Monday, October 12, 2009

Musings on the Daily Lectionary

If you have the occasion to attend weddings on a regular basis, then you probably know as well as I do that today's reading from 1 Corinthians is quite popular at marriage services. That's hardly surprising, considering Paul's soaring language on love, culminating with "And the greatest of these is love."

Many years ago when my wife and I were planning our wedding, we pulled out one of the pew Bibles in her hometown church to find Paul's words on love. I was something of a nominal Christian in those days, but I had a pretty good idea of where these verses were. Yet not matter how much I looked, I could not find them. I chalked it up to my own lack of biblical literacy, but I later discovered that I was looking in the right place. (I thought it was in 1 Corinthians but didn't know what chapter.) But the pew Bibles in that Southern Baptist Church were the old King James Version, and the word "love" never appears in 1 Corinthians 13. The chapter ends this way. "And now abideth faith, hope, charity, these three; but the greatest of these is charity." It is charity that never ends and charity that is patient and kind. (Actually it isn't patient but rather it "suffereth long.")

Western culture is enamored with love, but we often don't mean it the way the Bible does. Charity may not be the best translation, but the love spoken of by Paul is not the love of passion or feelings that most couples mean when they choose these words for their wedding. Rather this is the love that God has for the world, the love that causes Jesus to endure the cross, the love that leads him to say, "Father forgive them" while he is on that cross.

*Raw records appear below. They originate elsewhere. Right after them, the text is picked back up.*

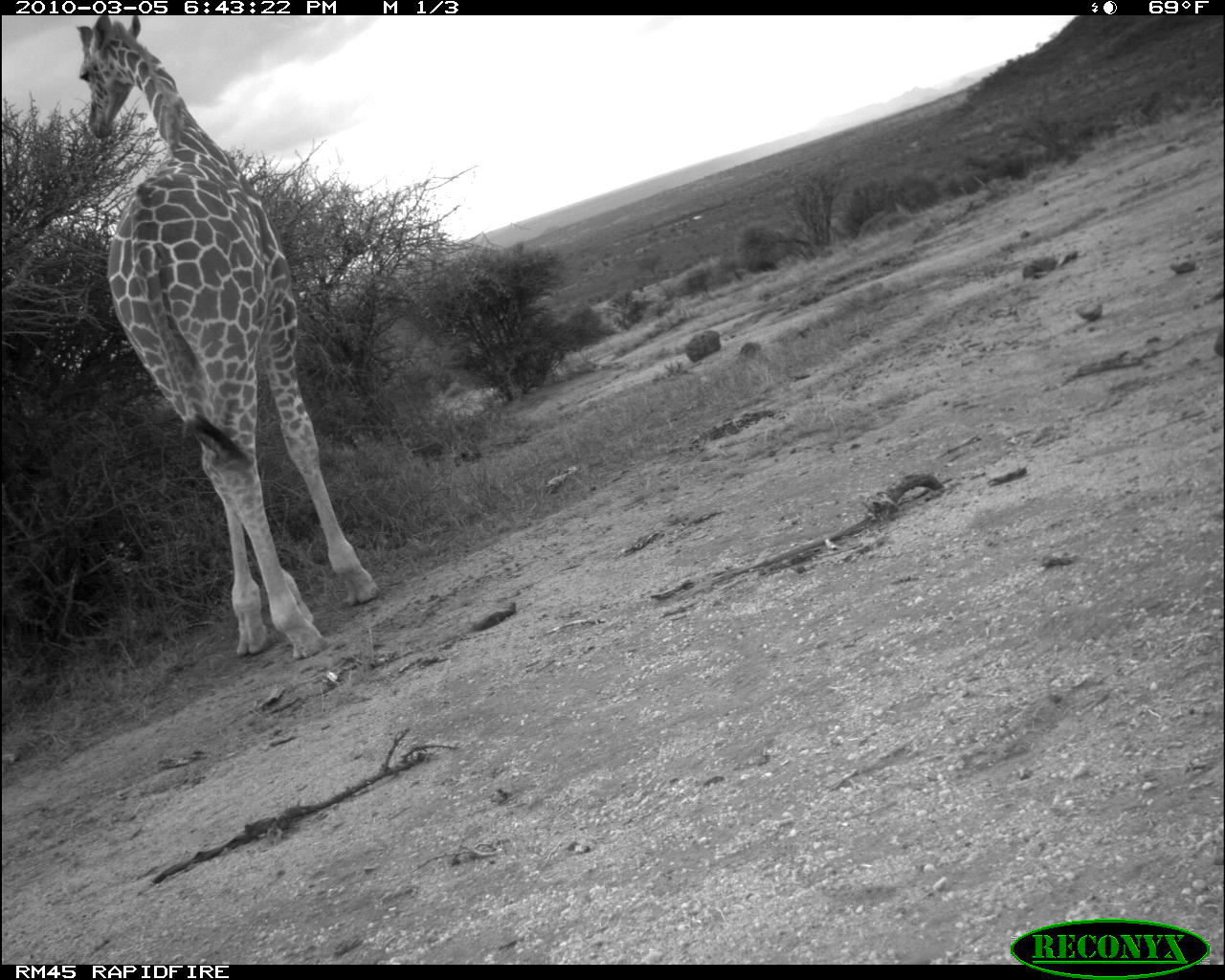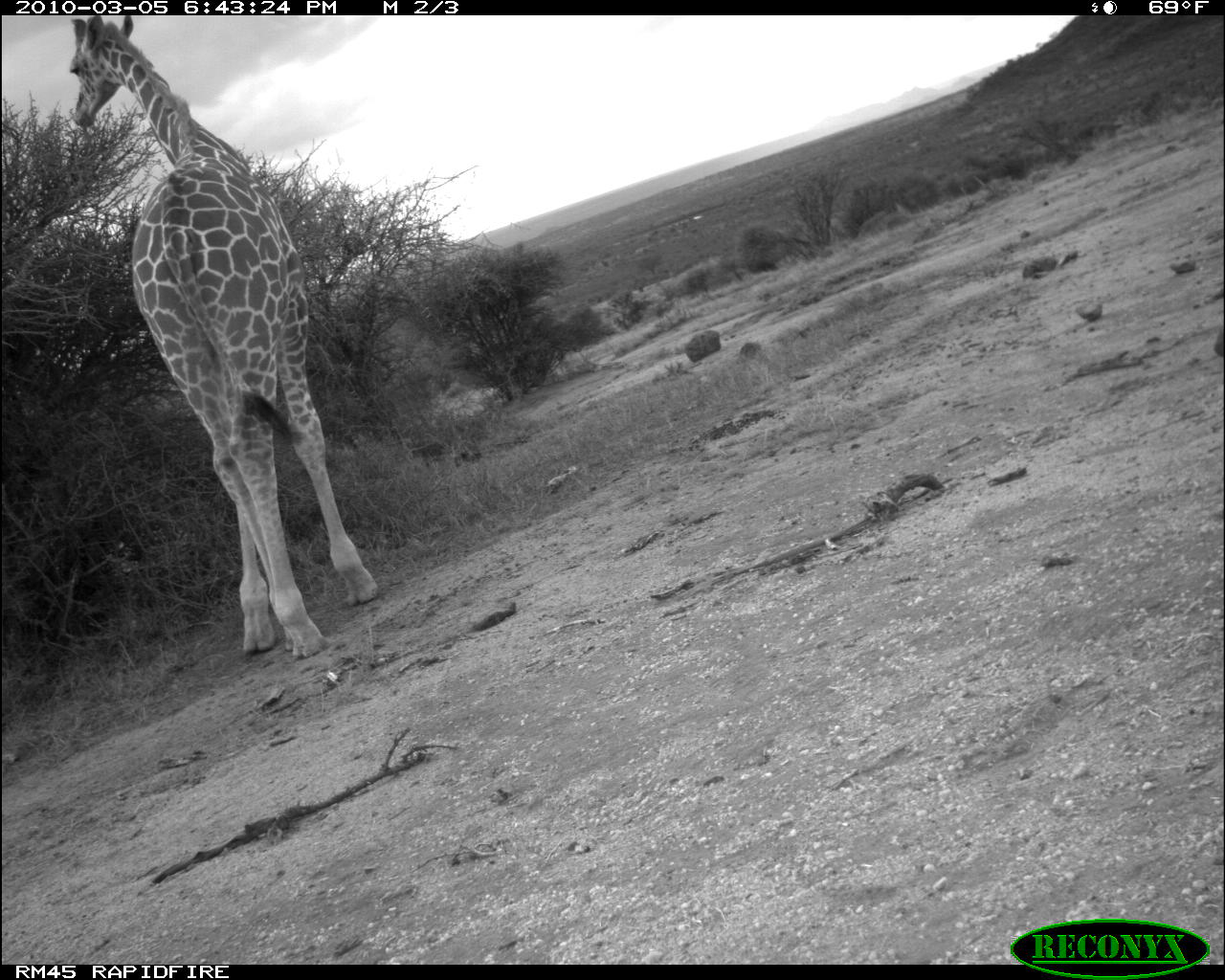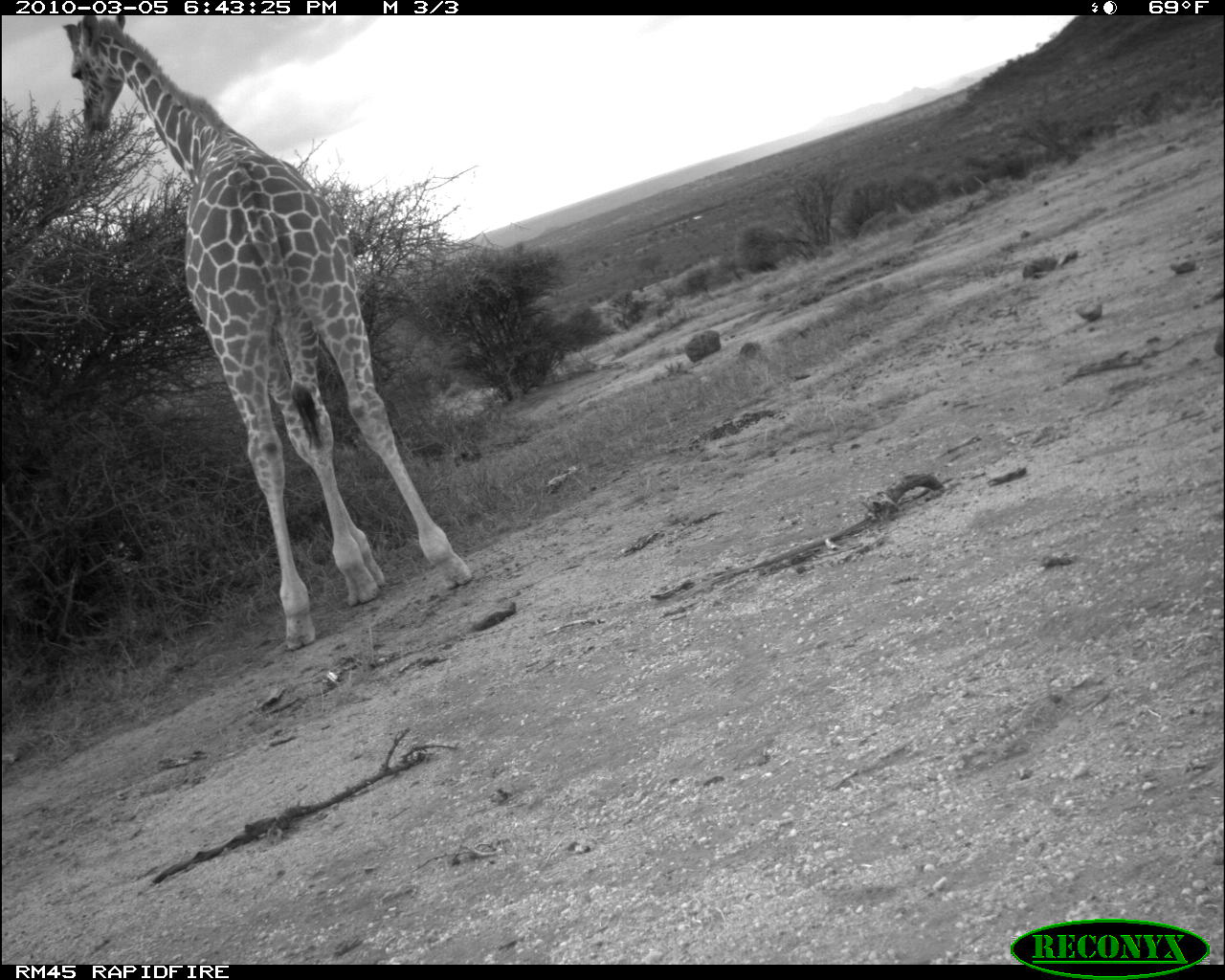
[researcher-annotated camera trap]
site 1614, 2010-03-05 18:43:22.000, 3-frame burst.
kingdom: Animalia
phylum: Chordata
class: Mammalia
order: Artiodactyla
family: Giraffidae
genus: Giraffa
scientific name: Giraffa camelopardalis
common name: giraffe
Giraffa camelopardalis (giraffe), count 1.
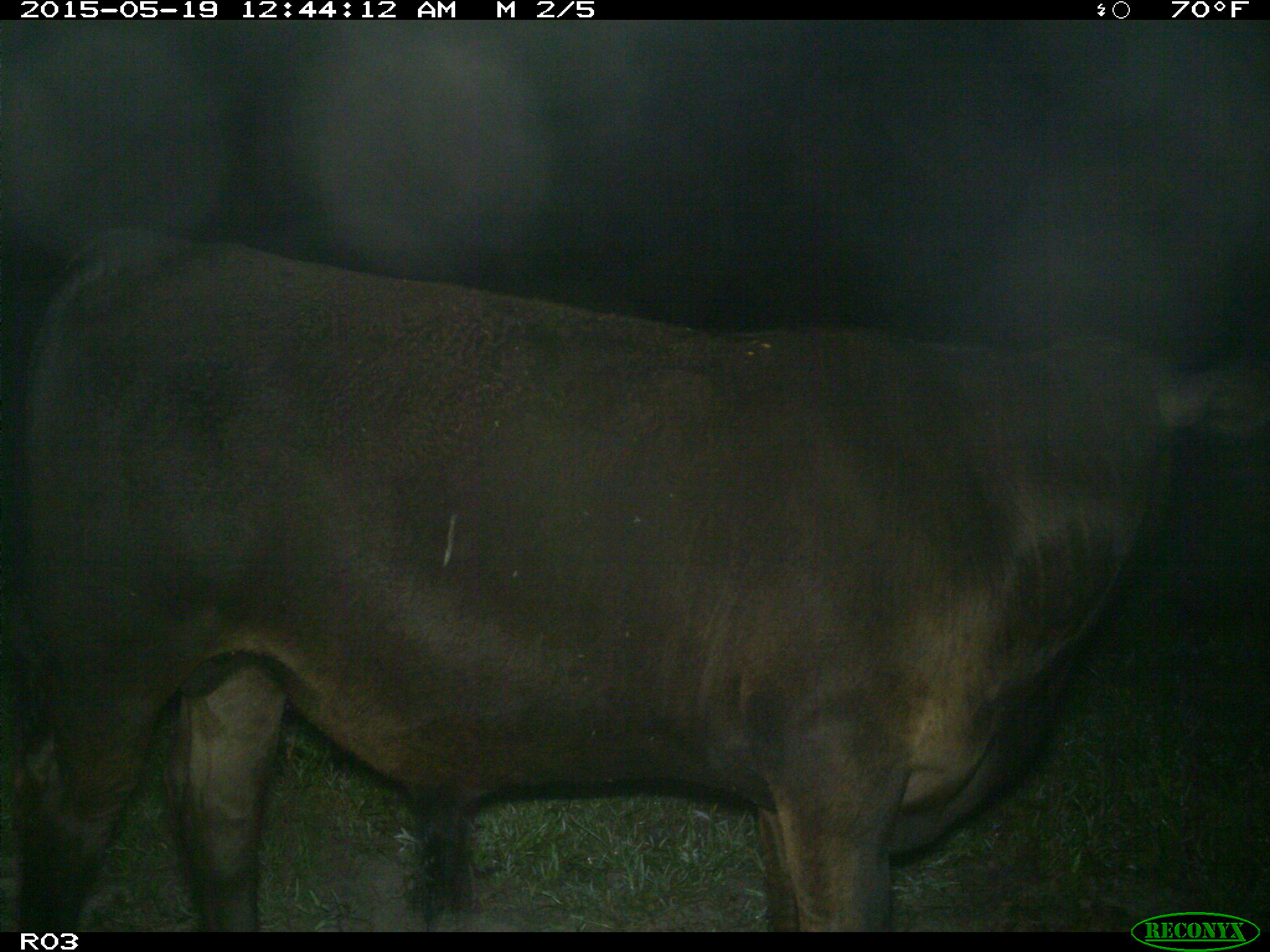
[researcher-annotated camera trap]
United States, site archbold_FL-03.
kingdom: Animalia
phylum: Chordata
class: Mammalia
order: Artiodactyla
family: Bovidae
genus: Bos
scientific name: Bos taurus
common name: domestic cow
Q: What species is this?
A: Bos taurus (domestic cow).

The love of passion is a gift from God, but many marriages would probably last much longer if couples focused a bit more on the sort of love Paul describes in 1 Corinthians. But even more, a lot of the partisan division and nastiness so common in our country could be greatly reduced if we realized that Paul is speaking more about our daily life with our neighbors than he is about marital relationships.

When Paul writes the Corinthian congregation, he is worried because he has heard of divisions and factions in that church. And he is not dispensing marital advice but advice on living in community when he speaks of love as kind and patient; not envious, boastful, arrogant, or rude; not insisting on its own way; not irritable or resentful. What might happen if we all took those words to heart in our day to day encounters with others, especially with those others who drive us crazy?